Posted inTravel & Hospitality

Cheese education

Not just a cursory addition at the end of a meal, chefs are gradually creating more awareness around cheese and how it should be served.

Cheddar, brie and parmesan. For most diners and even some chefs these three cheeses are the most prominent and well known. But the world of cheese stretches far beyond this, with categories ranging from fresh, semi-soft, semi-aged and blue vein varieties.

A pecorino is a pecorino, but if you went to The Marches it may be aged in fresh walnut leaves, in Sicily it may be matured under caves and in Madrid under hay.

Despite these main categories each cheese can be made in a multitude of ways and from a number of sources, like sheep, cow, buffalo or goat.
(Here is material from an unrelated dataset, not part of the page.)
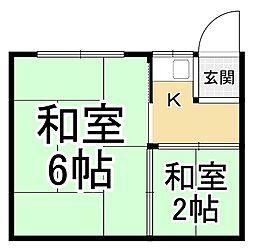 七条駅 380万円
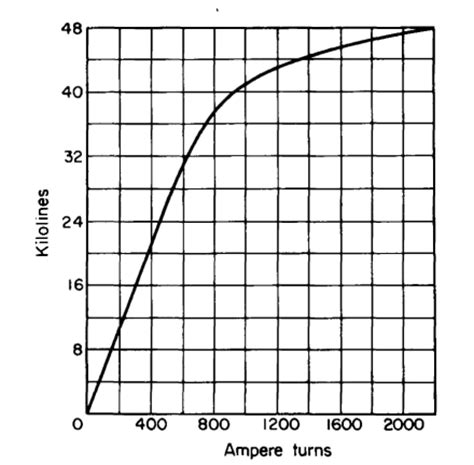 inductor saturation current calculator inductor saturation calculator 28 images magnetics inductor design with magnetics ferrite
Looking at Italian cheeses in particular, Nunzio Rossi, food and dairy technologist for Middle East Trading – a supplier of high-end Italian produce – says there are more than 1000 different Italian cheeses sourced from the length and breadth of the country.

“There is not a great cheese culture over here apart from people knowing about well-known varieties like mozzarella and parmesan, so we are trying to propose a wide range of cheeses in order to educate the chefs and the diners,” says Rossi.
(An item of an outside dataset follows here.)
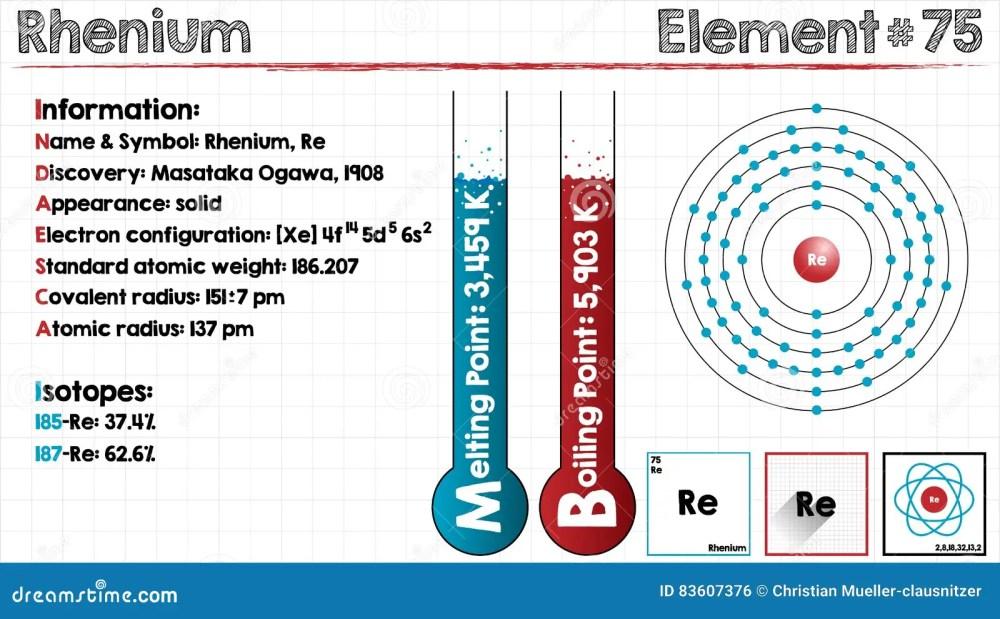 medium resolution of element of rhenium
Currently working on producing a handbook for restaurant staff, Rossi says it will inform chefs about the production process including where the cheeses are sourced from, and most importantly how it should be stored, presented and cut.

“It will contain three different levels, from basic information all the way up to information for a master cheese maker,” he adds.

With Middle East Trading offering cheeses that range from AED50-AED350 (US $14-$95) per kg, at the top end some dairy farmers will produce only 10-15 wheels annually, meaning allocations are placed years in advance.

Production and maturation

Produced through the coagulation of milk, in order to aid the curdling process bacteria and rennet are used to speed up the separation of the liquids and solids. This can be done by using a mesophilic starter, in particular used for cheeses like cheddar and gouda, or by using termophilic starter cultures, which are heat-loving bacteria. Ideally, this is used for some Italian cheeses.

From region to region though the types of cheeses can vary, with the north of Italy known for its mature cheese, while the south produces more fresh and semi-aged cheeses. Additionally, the flavours change depending on the characteristics of the area, whether near the Alps or in the countryside.

“A pecorino is a pecorino, but if you went to The Marches it may be aged in fresh walnut leaves, in Sicily it may be matured under caves and in Madrid under hay, so this will change the flavour of it,” says Rossi.

Selling around AED40,000-AED50,000 ($11,000-$13,600) of cheese a month, compared to AED5000 ($1360) four years ago, Middle East Trading has noted a sharp increase in sales.

At Andiamo! at the Grand Hyatt Dubai for example, chef Giuseppe Gorgolione, sous chef at the Italian restaurant, offers around 10-12 different cheeses at any one time as part of its antipasti buffet.

Sourcing cheeses from across Italy, chef Giuseppe says at the beginning not a lot of people knew about the various Italian cheeses on offer, but education is improving.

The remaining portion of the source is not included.